I wrote and thanked Chris for his courageous honesty because I too had had the same experience in the few years following the start of COVID. I too had my moments when the intensely, painful inner work left me wondering if I would make it through.

 

The gift of the inner work of that period was to make friends with myself in a way that I hadn’t done in 65 years. To live from a place of being, more than doing, of self-love than self-driveness. The process that is like a breaking down, which at times feels like it hugs the cliff-top of break down. At the height of dealing with unattended past trauma, where the pain felt at its worst, another mentor Marion Gilbert, wrote these words to me:

“You are more than your fear or terror;

You are whole and full of life force;

You are guided by love;

Breathe into the places inside you that know this truth”

 

As I surfaced through this dark night a dilemma faced me. Doing, driving hard, making things happen, being proactive, had served me well for decades, whilst at the same time storing up a world of unattended pain. I had been able to deftly hide from myself. Now I was making friends with self-love and with being, and I found myself wary of my natural tendency for action because I had seen the dangers of it.

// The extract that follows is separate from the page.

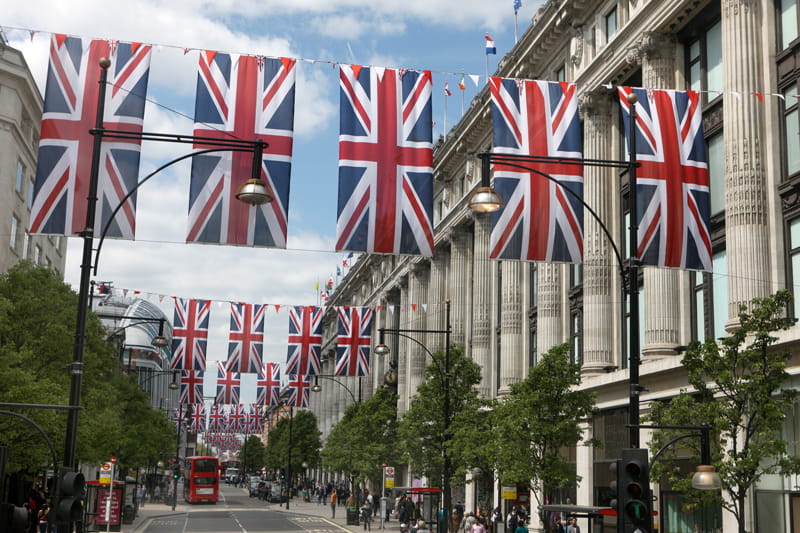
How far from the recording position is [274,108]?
66.2 ft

But Marion’s words also rang true:

You are full of life force.

I still felt that deep, deep sense of mission that I’d felt since teenage. I felt the energy to ‘go again’, to not settle, to not just retire (literal meaning - to retreat, to draw back, to withdraw), to play it safe. I felt the pressure of the life force still within myself. I saw people around me who would not stop their ‘doing’, in order to try and outrun their inner demons and I saw people retire and settle for the unlived life. I saw they still had a strong, or fading, life-force and it was becoming a destructive pressure inside of them. The force was no longer propelling them into the world as a contributor, it was pressurising their very bodies from the inside. It was in some cases, not to be too dramatic, like watching a fruit rot from the inside.

 

I didn’t want either.

 

But how do you then live?

 

The wisdom, I think, that emerged for me was, like many things, isn’t an either-or. Both are true at the same time. The question is how to live with the doing and the being. How to live with the life force without being destroyed by it – either the destruction of denial, or the destruction of withdrawal. The poet Dylan Thomas caught the tension perfectly in the words,

The force that through the green fuse drives the flower
Drives my green age; that blasts the roots of trees
Is my destroyer.

The life force drives the creativity of our becoming and yet can also be ‘my destroyer’. We need to constantly renegotiate our ego identity around our humble fragility, as well as honour our life-force.

 

It is taking time each day, every day, even at different points in the day, to contemplate. The root of ‘contemplate’ is to make a space for your personal ‘temple’; a space to reconnect to a higher and a deeper version of yourself that doesn’t need to do anything in order to be loved, valued or belong.

 

It is taking time to take just one step, as David Whyte encourages us in his poem Start Close In.

Start close in,
don’t take the second step
or the third,
start with the first
thing
close in,
the step
you don’t want to take.

It is when we rush ahead, go beyond that first step into taking many, many other steps, that we are in danger of losing connection with our home-base, our being.

 

It’s knowing there’s a risk when we take a step. There is an ever-present risk of failure – of getting out of balance again. Of course, there is a risk in taking action, that we will lose connection with being and there’s a risk in doing nothing. The illusion is that if we do nothing, then we will be safe from the dangers of disconnection and burnout. As a dear lady said to me once, ‘Fear of failure? …that’s just your ego’

 

Contemplation manifests into action.

Action calls us back into contemplation.

And living the dance between the two realities – the being and the doing, the action and contemplation - is where the truth is.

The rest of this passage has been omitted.